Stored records
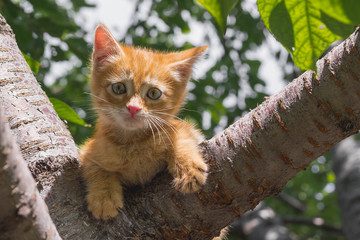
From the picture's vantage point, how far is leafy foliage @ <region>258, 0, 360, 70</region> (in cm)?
73

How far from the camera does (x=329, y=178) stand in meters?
6.44

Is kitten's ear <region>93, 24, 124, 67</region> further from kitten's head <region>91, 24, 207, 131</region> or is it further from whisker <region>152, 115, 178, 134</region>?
whisker <region>152, 115, 178, 134</region>

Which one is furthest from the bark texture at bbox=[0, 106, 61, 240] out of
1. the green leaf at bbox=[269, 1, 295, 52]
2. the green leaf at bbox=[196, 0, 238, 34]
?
the green leaf at bbox=[269, 1, 295, 52]

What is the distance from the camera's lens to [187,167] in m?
1.64

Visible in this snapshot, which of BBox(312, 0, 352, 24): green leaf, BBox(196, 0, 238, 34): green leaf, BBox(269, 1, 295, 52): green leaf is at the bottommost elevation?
BBox(196, 0, 238, 34): green leaf

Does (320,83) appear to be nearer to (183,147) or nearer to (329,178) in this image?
(183,147)

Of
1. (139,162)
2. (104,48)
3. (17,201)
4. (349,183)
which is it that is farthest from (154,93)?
(349,183)

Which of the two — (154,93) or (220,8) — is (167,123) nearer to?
(154,93)

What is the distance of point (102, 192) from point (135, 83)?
0.77 meters

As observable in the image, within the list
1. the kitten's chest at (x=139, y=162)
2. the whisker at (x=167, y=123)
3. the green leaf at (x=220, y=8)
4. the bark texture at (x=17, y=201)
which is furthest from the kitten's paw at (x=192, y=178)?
the green leaf at (x=220, y=8)

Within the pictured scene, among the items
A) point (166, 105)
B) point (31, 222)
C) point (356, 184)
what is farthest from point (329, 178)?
point (31, 222)

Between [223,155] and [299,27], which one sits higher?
[299,27]

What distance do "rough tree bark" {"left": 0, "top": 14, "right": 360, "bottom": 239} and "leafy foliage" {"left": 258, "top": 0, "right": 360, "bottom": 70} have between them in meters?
0.56

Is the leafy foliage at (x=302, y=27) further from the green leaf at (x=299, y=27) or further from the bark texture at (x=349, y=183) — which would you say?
the bark texture at (x=349, y=183)
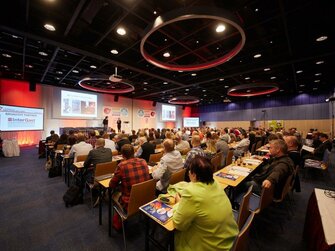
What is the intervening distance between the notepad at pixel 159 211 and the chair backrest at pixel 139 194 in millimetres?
335

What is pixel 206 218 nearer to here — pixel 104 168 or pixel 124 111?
pixel 104 168

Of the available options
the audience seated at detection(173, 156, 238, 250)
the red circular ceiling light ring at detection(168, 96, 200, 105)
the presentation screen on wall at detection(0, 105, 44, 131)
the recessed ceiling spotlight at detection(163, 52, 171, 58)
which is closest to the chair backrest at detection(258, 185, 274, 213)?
the audience seated at detection(173, 156, 238, 250)

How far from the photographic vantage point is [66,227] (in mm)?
2621

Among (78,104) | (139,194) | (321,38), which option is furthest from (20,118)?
(321,38)

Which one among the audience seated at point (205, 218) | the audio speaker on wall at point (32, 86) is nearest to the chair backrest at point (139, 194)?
the audience seated at point (205, 218)

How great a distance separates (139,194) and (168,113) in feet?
59.2

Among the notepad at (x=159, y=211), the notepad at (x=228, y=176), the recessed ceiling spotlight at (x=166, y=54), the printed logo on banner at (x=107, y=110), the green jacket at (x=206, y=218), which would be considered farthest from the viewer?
the printed logo on banner at (x=107, y=110)

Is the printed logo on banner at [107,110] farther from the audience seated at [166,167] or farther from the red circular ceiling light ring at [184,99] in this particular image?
the audience seated at [166,167]

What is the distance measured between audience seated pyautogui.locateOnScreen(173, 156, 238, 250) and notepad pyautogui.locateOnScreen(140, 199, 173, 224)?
271mm

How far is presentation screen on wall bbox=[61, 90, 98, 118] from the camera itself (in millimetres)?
11383

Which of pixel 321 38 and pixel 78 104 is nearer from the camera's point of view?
pixel 321 38

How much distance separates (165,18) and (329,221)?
4097 mm

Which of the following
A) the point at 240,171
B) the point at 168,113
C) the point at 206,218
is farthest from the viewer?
the point at 168,113

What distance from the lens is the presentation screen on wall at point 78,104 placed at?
11.4 m
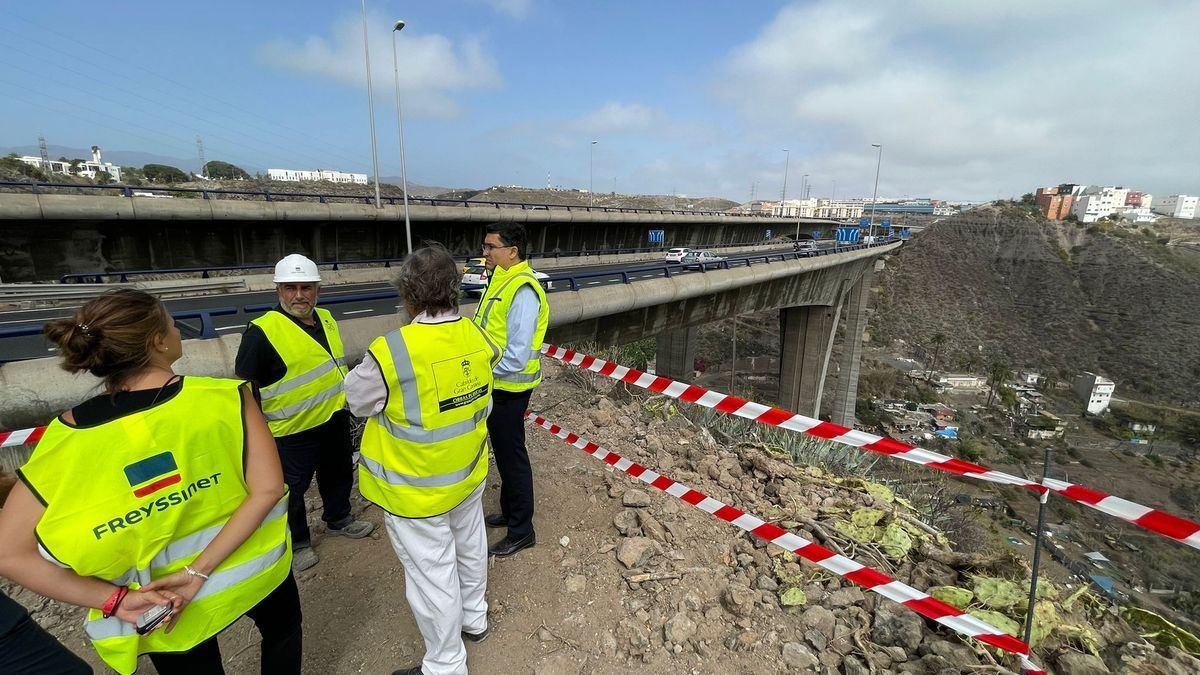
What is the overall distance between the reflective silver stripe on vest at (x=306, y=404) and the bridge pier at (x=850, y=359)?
3382cm

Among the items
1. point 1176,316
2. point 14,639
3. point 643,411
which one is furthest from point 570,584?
point 1176,316

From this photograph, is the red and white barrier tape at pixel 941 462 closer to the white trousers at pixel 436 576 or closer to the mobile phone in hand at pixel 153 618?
the white trousers at pixel 436 576

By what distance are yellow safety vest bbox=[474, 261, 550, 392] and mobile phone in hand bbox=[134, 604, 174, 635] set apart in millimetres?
1714

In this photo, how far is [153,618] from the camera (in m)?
1.37

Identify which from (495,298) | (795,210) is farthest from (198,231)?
(795,210)

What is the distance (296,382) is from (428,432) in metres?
1.33

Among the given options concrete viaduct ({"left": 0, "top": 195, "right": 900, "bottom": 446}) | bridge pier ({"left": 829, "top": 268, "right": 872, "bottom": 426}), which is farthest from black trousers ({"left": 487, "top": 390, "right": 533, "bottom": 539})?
bridge pier ({"left": 829, "top": 268, "right": 872, "bottom": 426})

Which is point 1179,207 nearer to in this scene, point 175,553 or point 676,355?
point 676,355

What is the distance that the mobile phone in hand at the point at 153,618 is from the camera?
1.36 m

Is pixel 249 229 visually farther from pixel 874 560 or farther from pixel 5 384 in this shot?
pixel 874 560

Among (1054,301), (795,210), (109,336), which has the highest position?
(795,210)

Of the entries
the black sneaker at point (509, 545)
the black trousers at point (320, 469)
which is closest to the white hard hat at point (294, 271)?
the black trousers at point (320, 469)

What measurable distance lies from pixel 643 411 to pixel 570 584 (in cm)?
334

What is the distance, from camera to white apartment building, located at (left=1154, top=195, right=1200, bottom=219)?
154 m
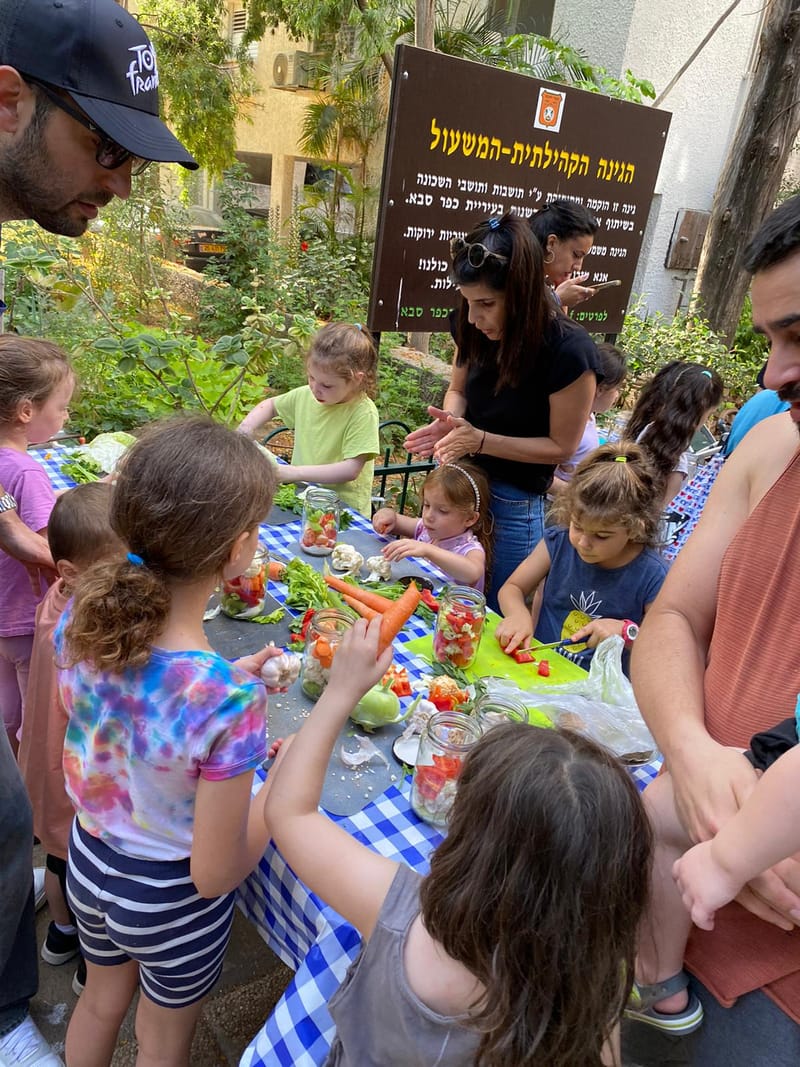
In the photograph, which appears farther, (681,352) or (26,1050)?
(681,352)

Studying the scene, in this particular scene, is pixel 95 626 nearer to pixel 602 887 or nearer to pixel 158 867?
pixel 158 867

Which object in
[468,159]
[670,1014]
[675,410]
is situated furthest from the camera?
[468,159]

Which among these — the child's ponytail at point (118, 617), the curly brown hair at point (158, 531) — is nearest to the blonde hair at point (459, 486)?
the curly brown hair at point (158, 531)

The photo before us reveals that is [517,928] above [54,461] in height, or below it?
above

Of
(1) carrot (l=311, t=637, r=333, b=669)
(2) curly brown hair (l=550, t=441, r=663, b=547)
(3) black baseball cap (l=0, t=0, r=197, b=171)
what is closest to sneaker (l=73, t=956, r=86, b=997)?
(1) carrot (l=311, t=637, r=333, b=669)

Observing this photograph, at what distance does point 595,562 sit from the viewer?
2533 millimetres

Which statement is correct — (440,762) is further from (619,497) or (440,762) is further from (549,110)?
(549,110)

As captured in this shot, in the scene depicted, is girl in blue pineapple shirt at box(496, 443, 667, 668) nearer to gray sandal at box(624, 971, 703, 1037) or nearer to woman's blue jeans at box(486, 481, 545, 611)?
woman's blue jeans at box(486, 481, 545, 611)

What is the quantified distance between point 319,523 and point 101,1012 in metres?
1.57

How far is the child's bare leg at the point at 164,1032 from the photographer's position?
Answer: 155 cm

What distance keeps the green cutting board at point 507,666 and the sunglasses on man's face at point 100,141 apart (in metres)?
1.50

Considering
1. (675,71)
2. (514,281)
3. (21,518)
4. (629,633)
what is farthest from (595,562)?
(675,71)

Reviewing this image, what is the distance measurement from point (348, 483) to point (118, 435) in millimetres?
1271

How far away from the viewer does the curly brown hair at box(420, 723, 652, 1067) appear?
919 mm
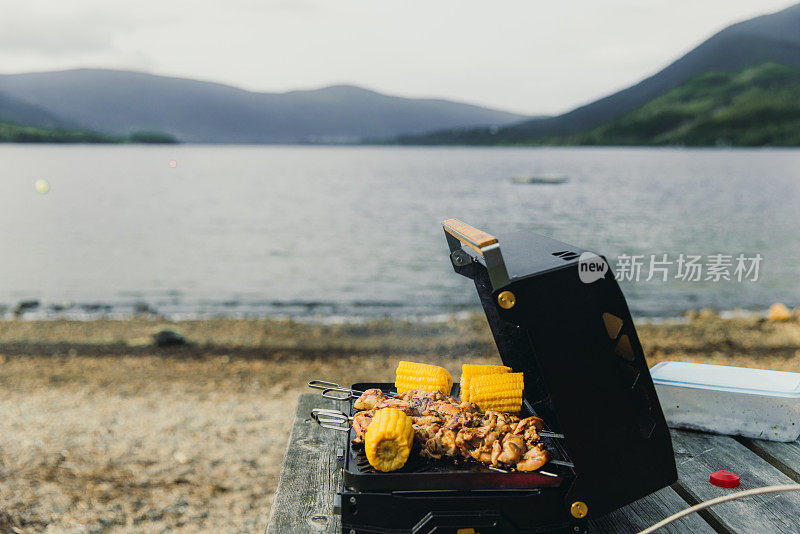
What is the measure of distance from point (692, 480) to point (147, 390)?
6633mm

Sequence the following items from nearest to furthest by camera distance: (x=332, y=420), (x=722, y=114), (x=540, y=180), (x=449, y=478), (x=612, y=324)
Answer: (x=449, y=478), (x=612, y=324), (x=332, y=420), (x=540, y=180), (x=722, y=114)

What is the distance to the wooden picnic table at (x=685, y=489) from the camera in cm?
173

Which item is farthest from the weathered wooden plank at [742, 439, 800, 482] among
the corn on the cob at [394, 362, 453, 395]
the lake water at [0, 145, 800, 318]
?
the lake water at [0, 145, 800, 318]

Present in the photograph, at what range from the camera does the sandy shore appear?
4133 millimetres

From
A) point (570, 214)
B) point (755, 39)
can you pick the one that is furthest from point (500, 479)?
point (755, 39)

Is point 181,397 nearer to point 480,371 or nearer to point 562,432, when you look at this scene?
point 480,371

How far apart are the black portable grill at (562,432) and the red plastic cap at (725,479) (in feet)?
1.96

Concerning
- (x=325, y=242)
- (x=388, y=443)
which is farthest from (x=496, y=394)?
(x=325, y=242)

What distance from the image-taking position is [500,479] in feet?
4.78

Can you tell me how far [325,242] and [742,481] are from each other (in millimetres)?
25795

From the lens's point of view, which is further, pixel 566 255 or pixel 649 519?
pixel 649 519

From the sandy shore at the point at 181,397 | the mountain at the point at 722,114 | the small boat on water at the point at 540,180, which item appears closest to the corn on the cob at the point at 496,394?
the sandy shore at the point at 181,397

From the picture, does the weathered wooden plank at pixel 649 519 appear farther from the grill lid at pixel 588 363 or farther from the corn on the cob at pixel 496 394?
the corn on the cob at pixel 496 394

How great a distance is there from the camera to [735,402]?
2.31m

▸ **WRITTEN PROBLEM**: Convert everything from the start of the items down through the line containing "0.77 meters" into a Markdown table with the columns Row and Line, one numbered row per line and no blank lines. Keep the pictures out of the table.

▸ **EXPECTED OUTPUT**:
| Row | Line |
|---|---|
| 1 | From the picture's vantage point, how far is leafy foliage @ <region>258, 0, 360, 70</region> (in cm)? |
| 2 | 73 |
| 3 | How far from the camera does (x=329, y=178) stand in meters? |
| 4 | 6.44 |
| 5 | Is kitten's ear <region>93, 24, 124, 67</region> further from kitten's head <region>91, 24, 207, 131</region> or is it further from whisker <region>152, 115, 178, 134</region>? |
| 6 | whisker <region>152, 115, 178, 134</region> |
| 7 | Which one is furthest from the bark texture at bbox=[0, 106, 61, 240] out of |
| 8 | 1. the green leaf at bbox=[269, 1, 295, 52] |
| 9 | 2. the green leaf at bbox=[196, 0, 238, 34] |
| 10 | ? |
| 11 | the green leaf at bbox=[269, 1, 295, 52] |
| 12 | What is the distance from the camera's lens to [187,167] in m? |
| 13 | 1.64 |
| 14 | Visible in this snapshot, which of BBox(312, 0, 352, 24): green leaf, BBox(196, 0, 238, 34): green leaf, BBox(269, 1, 295, 52): green leaf is at the bottommost elevation? |
| 15 | BBox(196, 0, 238, 34): green leaf |
| 16 | Does (320,83) appear to be nearer to (183,147) or nearer to (329,178) in this image? |
| 17 | (183,147) |
| 18 | Of |
| 19 | 1. (139,162) |
| 20 | 2. (104,48) |
| 21 | 3. (17,201) |
| 22 | 4. (349,183) |
| 23 | which is it that is farthest from (154,93)? |
| 24 | (349,183) |
| 25 | Which of the two — (154,93) or (220,8) — is (167,123) nearer to? |
| 26 | (154,93) |
| 27 | What is the distance of point (102, 192) from point (135, 83)? |
| 28 | 0.77 meters |